**SOURCE PASSAGE**
::::
What does wintering really cost us?
What has been really interesting is the change in wintering costs we’ve observed at the Southern Dairy Hub as a result of our wintering system changes. Table 2, 3 & 4 includes information on what it costs us to deliver each wintering system.
*Spoiler alert* we know many of you have access to cheaper ways of achieving any one of these systems. You may have a freehold run-off block that you get baleage off, you may not count or measure your own time and vehicle costs moving feed around the farm, you may not consider baleage wrap recycling costs or you may have your own drill to sow your crops.
Unfortunately, we don’t have any cheap, free, discounted or easy sources of feed inside our costings. All costs are done at current market pricing and we consider all elements of providing winter feed for our cows.
In winter 2022 baleage was our most expensive wintering system followed by beet with brassicas coming in the cheapest. In addition to the direct costs of wintering, each farmlet needs to pay to regrass each hectare that they winter on as the land is unproductive afterwards.
At SDH, the land we winter on is within the milking platform area, and around half of the area we winter on each year has been used for springers during calving the previous spring which means we have to consider the cost of remediation for all areas.
::::
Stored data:
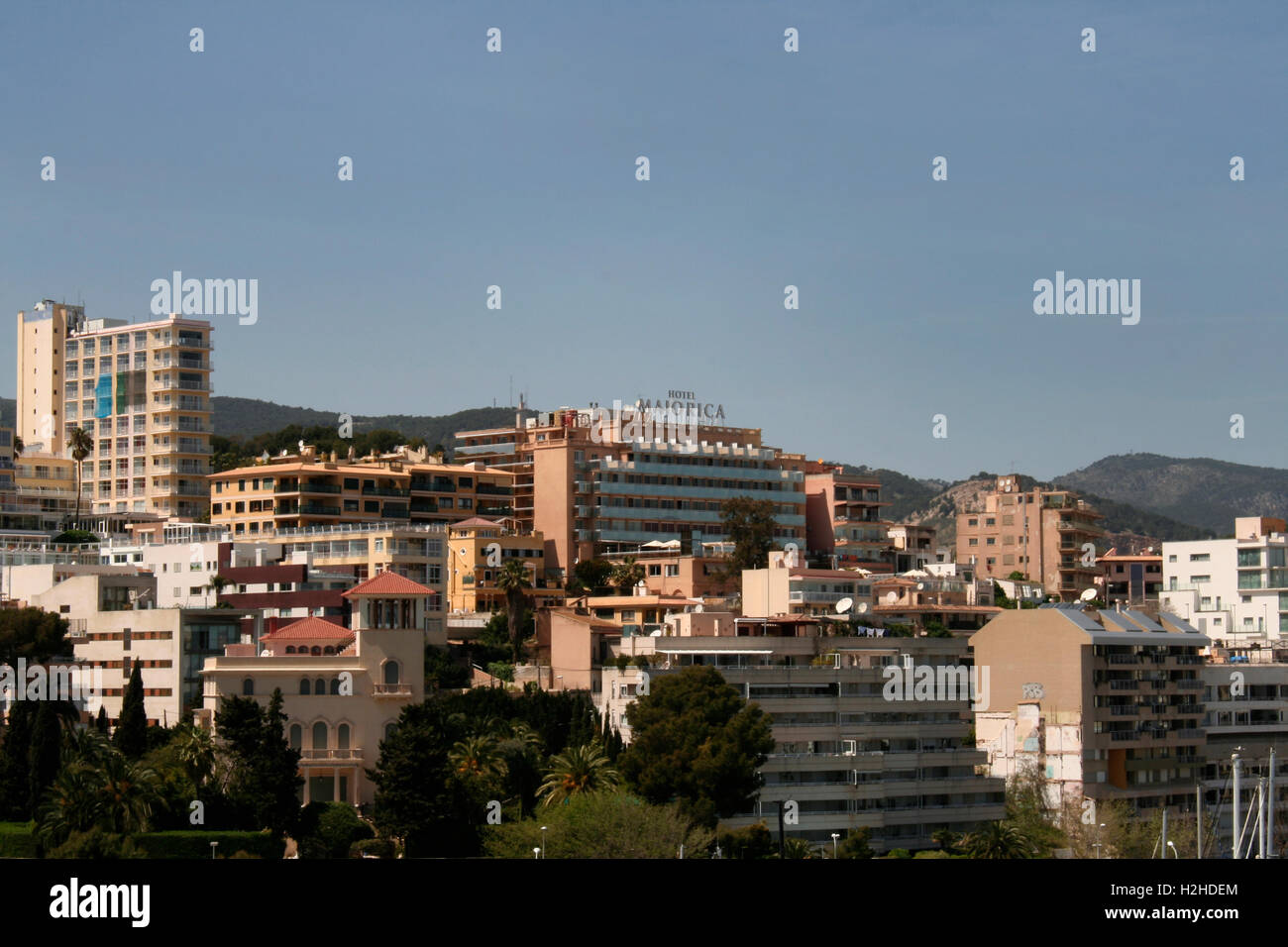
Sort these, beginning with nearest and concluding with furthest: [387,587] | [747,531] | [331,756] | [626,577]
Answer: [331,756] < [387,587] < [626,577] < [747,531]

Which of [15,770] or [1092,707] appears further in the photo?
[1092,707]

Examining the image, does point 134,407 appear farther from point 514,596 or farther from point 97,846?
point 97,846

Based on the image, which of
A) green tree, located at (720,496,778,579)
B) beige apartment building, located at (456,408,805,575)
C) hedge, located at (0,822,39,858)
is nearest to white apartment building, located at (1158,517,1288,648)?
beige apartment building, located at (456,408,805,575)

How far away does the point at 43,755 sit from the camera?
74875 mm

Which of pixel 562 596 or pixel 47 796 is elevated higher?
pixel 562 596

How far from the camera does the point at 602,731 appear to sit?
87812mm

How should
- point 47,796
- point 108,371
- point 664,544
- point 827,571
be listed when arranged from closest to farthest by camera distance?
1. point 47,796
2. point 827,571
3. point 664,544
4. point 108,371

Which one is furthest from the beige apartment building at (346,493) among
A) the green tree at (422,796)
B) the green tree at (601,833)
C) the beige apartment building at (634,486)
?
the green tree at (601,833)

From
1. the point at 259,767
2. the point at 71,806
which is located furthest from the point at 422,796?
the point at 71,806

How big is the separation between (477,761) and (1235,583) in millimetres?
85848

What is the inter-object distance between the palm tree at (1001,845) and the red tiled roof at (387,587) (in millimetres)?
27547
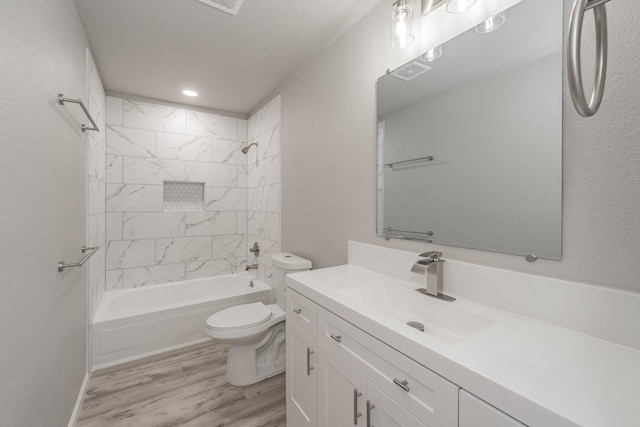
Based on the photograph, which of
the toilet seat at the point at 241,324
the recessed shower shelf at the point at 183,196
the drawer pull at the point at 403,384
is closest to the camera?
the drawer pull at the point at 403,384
::::
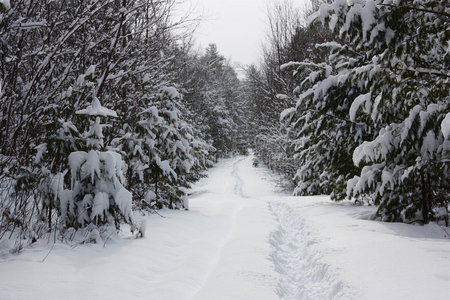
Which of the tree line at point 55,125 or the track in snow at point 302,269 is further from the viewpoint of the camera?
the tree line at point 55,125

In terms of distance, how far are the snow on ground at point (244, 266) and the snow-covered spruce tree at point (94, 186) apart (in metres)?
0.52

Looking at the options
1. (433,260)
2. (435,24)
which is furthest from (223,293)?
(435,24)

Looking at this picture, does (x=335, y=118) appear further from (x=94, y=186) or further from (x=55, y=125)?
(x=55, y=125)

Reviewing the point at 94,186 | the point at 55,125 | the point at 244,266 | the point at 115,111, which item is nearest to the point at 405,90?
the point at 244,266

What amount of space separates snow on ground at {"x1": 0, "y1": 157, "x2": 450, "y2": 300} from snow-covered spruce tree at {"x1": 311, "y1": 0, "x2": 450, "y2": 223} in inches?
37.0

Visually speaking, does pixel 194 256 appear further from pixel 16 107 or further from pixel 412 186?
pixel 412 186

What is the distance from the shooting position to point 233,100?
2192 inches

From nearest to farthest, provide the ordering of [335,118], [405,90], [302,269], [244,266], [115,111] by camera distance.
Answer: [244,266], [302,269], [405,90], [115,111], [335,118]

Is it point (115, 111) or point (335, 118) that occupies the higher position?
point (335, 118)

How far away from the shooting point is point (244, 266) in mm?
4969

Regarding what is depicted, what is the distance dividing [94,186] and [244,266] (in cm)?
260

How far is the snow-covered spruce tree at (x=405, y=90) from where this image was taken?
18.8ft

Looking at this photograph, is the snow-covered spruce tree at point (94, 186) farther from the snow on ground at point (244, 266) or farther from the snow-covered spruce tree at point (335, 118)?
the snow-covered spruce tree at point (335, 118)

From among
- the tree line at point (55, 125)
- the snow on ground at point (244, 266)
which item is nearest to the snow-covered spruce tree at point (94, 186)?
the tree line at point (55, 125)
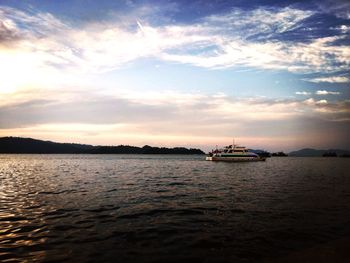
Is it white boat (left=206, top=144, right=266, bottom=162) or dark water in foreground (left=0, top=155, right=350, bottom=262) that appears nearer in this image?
::::
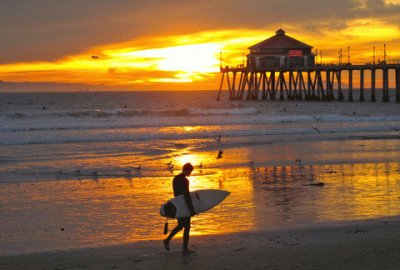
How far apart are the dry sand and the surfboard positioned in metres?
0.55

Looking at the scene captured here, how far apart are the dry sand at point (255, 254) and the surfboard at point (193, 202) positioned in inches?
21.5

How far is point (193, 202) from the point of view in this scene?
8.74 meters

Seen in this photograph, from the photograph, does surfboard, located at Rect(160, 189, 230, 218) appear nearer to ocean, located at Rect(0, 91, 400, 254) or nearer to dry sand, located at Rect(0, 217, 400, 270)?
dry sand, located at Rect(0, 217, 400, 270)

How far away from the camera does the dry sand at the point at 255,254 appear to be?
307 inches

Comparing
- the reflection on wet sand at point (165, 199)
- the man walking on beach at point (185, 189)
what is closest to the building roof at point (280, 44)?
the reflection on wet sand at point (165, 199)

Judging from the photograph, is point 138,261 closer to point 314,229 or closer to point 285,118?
::::
**WHAT TO DO**
Name every wintering system that the passage on wintering costs compares for winter 2022, in its stated order from most to least expensive.

**OUTPUT BELOW**
Baleage, beet, brassicas